For instance, a diabetes check-up should take into account records of a persons blood sugar over a period of time or a hypertensive patient would have the dietary regiment in a system along with the information that has to do with the patient’s blood pressure trends and medication doses.
One could be forgiven for having limited faith in data collection. Health system information in Ghana is lacking just like in many developing countries, including many in sub-Saharan Africa.
The Lancet Diabetes & Endocrinology in a 2016 publication highlighted some struggles that spread beyond countries like Ghana when it comes to collecting data on NCDs.
“…NCD data is either not collected at all or, if collected, is not released because of various systemic dysfunctions.”

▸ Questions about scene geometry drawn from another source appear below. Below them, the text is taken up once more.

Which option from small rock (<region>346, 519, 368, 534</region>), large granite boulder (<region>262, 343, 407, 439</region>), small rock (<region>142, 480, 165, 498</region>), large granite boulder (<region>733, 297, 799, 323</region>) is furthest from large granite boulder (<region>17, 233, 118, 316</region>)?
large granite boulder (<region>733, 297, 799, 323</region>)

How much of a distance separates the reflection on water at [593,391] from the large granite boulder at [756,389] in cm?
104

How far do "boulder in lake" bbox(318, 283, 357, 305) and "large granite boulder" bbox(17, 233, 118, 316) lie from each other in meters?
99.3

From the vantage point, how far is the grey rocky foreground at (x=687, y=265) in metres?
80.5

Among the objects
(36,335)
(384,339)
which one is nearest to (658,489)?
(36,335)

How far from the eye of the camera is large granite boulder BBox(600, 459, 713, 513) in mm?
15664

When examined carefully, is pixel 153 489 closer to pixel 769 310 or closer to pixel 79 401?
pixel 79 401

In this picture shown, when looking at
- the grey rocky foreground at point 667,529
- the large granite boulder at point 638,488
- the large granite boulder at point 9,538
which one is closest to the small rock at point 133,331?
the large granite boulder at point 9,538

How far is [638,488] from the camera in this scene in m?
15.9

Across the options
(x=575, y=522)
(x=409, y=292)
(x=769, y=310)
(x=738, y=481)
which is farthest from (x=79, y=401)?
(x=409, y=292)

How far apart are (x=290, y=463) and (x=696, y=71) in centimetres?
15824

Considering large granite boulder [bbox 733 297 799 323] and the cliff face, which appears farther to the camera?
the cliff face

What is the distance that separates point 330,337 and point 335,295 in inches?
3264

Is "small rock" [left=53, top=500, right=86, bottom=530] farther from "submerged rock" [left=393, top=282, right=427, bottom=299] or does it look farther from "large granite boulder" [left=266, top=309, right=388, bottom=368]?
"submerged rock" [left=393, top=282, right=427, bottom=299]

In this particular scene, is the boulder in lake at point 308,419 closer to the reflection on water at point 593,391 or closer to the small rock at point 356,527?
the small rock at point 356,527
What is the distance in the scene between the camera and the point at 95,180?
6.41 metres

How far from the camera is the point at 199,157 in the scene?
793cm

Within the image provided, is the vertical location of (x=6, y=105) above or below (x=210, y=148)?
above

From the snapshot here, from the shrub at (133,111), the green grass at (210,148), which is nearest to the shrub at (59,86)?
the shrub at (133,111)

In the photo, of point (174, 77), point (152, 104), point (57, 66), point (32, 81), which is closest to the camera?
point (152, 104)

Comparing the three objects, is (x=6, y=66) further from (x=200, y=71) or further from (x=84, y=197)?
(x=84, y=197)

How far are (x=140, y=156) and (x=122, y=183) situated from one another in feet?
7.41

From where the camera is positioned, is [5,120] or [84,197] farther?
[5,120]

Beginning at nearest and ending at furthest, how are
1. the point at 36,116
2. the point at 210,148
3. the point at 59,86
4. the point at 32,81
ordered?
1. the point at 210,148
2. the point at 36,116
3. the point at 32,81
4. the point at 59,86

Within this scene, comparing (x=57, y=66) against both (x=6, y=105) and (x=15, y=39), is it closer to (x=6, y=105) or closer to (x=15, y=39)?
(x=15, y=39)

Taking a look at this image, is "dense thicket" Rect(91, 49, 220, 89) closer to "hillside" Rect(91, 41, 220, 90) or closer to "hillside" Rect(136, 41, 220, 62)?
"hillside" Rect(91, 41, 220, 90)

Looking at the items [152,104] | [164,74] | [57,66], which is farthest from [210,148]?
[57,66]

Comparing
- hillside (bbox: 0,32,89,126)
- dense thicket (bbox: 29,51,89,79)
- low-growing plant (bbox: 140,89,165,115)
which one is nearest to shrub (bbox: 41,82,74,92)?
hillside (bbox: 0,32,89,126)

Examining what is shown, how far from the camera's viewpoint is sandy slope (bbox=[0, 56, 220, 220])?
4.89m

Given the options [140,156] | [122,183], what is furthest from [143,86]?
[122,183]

At the very least, Ghana can release such data as evidenced by the NCD Programme’s annual report. Indications are that it intends to “track and interact with all citizens by sharing and linking routine information about population demographics and health services,” as Lancet suggests.
But Lancet also described as a problem the navigation of patients “between the public and private health-care sector” although, to Ghana’s credit, there is some semblance of a reporting framework in the form of the District Health Information System, which covers some private health facilities.
The shortage of databases in Africa has been described as acute. There are only 25 cancer registries that track cancer cases, according to a 2014 survey by the International Journal of Cancer. These only cover 18 out of 52 countries. Ghana thankfully has one
This is one of the reasons why WHO estimates that only one in five low and middle-income countries has the necessary data to guide cancer policy and planning. This most likely translates to other NCDs given the rising numbers.
Ghana’s healthcare system is still grappling with the basics. The long list of abandoned hospitals and the no bed syndrome are reminders of this. There’s the temptation to regard an investment in data as tertiary to Ghana’s health needs. But measuring the performance of health systems should become a priority for Ghana given how it could guide policy, improve accountability and take us closer to our healthcare goals.